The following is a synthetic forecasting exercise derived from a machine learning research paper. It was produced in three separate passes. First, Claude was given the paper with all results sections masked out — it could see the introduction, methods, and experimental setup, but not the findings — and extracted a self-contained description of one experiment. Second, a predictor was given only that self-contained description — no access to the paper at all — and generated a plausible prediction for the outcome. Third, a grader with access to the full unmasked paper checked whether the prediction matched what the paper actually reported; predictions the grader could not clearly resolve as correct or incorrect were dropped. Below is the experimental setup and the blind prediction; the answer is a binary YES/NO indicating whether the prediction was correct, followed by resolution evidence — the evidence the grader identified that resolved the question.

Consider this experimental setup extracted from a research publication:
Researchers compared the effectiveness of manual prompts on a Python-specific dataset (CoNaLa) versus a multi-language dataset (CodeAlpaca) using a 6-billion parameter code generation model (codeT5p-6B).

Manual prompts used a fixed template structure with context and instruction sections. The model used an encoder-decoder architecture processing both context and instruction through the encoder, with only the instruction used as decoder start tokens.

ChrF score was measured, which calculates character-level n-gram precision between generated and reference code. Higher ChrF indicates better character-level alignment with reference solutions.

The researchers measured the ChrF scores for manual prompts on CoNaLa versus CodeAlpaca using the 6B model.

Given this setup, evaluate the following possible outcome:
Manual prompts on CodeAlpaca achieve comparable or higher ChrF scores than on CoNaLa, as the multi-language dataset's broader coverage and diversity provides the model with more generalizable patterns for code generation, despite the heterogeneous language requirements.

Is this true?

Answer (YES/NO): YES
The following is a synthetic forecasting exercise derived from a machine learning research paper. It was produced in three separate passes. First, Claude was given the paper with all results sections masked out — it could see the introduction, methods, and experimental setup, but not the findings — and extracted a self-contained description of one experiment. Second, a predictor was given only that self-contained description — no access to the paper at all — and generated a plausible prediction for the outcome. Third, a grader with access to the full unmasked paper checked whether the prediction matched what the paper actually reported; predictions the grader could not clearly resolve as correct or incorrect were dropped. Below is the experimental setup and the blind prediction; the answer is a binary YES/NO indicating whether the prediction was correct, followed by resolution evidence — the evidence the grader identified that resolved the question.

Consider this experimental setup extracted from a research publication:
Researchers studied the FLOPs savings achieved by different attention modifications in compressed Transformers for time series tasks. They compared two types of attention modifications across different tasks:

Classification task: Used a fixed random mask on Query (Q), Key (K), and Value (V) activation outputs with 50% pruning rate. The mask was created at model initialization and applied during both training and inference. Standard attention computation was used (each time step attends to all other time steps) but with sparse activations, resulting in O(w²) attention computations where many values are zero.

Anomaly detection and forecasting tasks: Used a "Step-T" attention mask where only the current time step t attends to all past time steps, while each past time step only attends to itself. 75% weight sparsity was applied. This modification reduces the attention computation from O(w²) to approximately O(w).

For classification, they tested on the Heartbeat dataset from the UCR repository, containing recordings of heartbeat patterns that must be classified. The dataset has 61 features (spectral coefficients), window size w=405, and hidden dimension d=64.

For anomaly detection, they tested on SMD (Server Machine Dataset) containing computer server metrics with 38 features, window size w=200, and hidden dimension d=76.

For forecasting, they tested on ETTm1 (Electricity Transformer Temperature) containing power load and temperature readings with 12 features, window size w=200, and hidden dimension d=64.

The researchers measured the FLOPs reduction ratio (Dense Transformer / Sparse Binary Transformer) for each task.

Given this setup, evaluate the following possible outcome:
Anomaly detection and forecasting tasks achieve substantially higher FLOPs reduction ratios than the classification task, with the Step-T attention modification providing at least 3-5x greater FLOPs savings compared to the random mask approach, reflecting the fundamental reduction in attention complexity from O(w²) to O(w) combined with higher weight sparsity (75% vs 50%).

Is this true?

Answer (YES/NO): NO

------------------------------------------------------------------------

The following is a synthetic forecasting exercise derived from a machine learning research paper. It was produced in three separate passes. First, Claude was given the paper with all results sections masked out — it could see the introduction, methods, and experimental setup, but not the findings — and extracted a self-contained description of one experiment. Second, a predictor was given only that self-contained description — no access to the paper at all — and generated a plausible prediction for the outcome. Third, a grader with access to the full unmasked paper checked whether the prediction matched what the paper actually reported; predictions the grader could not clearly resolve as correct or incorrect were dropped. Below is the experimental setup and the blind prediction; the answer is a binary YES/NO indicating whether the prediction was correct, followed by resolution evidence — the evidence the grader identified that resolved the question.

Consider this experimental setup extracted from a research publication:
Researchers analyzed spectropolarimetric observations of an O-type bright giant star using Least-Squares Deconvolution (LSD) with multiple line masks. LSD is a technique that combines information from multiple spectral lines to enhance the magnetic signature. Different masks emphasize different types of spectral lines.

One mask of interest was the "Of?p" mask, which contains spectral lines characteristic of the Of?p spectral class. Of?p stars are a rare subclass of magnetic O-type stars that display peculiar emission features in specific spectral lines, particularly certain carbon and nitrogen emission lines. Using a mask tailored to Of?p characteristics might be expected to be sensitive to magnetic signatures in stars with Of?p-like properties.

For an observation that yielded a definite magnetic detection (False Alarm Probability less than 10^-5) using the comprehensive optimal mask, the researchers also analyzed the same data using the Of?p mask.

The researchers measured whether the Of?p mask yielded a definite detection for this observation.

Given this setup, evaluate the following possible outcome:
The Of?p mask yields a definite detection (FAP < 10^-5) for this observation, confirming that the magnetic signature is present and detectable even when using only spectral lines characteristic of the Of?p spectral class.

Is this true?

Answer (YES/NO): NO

------------------------------------------------------------------------

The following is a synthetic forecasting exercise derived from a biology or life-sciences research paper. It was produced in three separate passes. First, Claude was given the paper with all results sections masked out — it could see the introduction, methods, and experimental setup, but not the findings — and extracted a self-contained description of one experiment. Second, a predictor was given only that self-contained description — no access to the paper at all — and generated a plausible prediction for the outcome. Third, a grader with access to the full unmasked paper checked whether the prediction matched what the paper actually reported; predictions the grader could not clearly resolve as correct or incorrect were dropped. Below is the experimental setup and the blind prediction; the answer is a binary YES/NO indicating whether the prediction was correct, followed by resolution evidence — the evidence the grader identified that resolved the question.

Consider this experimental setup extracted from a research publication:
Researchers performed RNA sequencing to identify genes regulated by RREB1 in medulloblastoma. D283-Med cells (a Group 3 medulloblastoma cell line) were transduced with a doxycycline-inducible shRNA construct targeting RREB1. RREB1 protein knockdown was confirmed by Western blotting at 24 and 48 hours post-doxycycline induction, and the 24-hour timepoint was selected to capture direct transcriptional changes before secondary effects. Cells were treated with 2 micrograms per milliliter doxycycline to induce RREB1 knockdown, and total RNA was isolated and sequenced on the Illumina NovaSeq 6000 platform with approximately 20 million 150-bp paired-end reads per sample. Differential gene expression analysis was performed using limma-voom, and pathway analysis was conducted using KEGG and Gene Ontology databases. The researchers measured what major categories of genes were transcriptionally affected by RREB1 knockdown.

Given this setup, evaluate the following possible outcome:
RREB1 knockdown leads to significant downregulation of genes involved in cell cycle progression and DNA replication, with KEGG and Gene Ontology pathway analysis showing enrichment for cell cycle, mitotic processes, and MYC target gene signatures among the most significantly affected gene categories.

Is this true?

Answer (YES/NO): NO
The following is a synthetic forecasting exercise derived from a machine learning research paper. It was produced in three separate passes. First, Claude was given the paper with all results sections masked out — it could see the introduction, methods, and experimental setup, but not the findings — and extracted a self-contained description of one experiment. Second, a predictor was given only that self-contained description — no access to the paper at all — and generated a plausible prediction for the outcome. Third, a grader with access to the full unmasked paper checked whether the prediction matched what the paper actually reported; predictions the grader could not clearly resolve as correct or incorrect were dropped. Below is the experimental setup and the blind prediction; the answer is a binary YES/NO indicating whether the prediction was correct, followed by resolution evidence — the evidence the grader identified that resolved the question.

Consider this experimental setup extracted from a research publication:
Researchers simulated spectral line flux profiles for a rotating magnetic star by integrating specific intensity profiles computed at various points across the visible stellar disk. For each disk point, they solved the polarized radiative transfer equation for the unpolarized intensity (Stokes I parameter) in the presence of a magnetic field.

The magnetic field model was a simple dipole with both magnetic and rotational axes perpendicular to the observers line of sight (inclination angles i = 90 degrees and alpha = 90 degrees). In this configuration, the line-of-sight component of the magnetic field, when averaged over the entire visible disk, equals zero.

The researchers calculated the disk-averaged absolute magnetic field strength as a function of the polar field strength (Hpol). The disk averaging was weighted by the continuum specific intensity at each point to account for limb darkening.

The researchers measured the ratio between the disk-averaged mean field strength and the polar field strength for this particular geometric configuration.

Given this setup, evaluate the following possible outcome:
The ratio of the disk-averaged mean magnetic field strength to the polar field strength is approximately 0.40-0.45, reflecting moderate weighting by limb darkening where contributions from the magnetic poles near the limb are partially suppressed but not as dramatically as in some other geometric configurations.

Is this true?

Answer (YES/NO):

------------------------------------------------------------------------

= YOUR OBJECTIVE =
Wherever the string "generation" appears in the listing above, show the whole line.

= TASK RESPONSE =
Researchers compared the effectiveness of manual prompts on a Python-specific dataset (CoNaLa) versus a multi-language dataset (CodeAlpaca) using a 6-billion parameter code generation model (codeT5p-6B).
Manual prompts on CodeAlpaca achieve comparable or higher ChrF scores than on CoNaLa, as the multi-language dataset's broader coverage and diversity provides the model with more generalizable patterns for code generation, despite the heterogeneous language requirements.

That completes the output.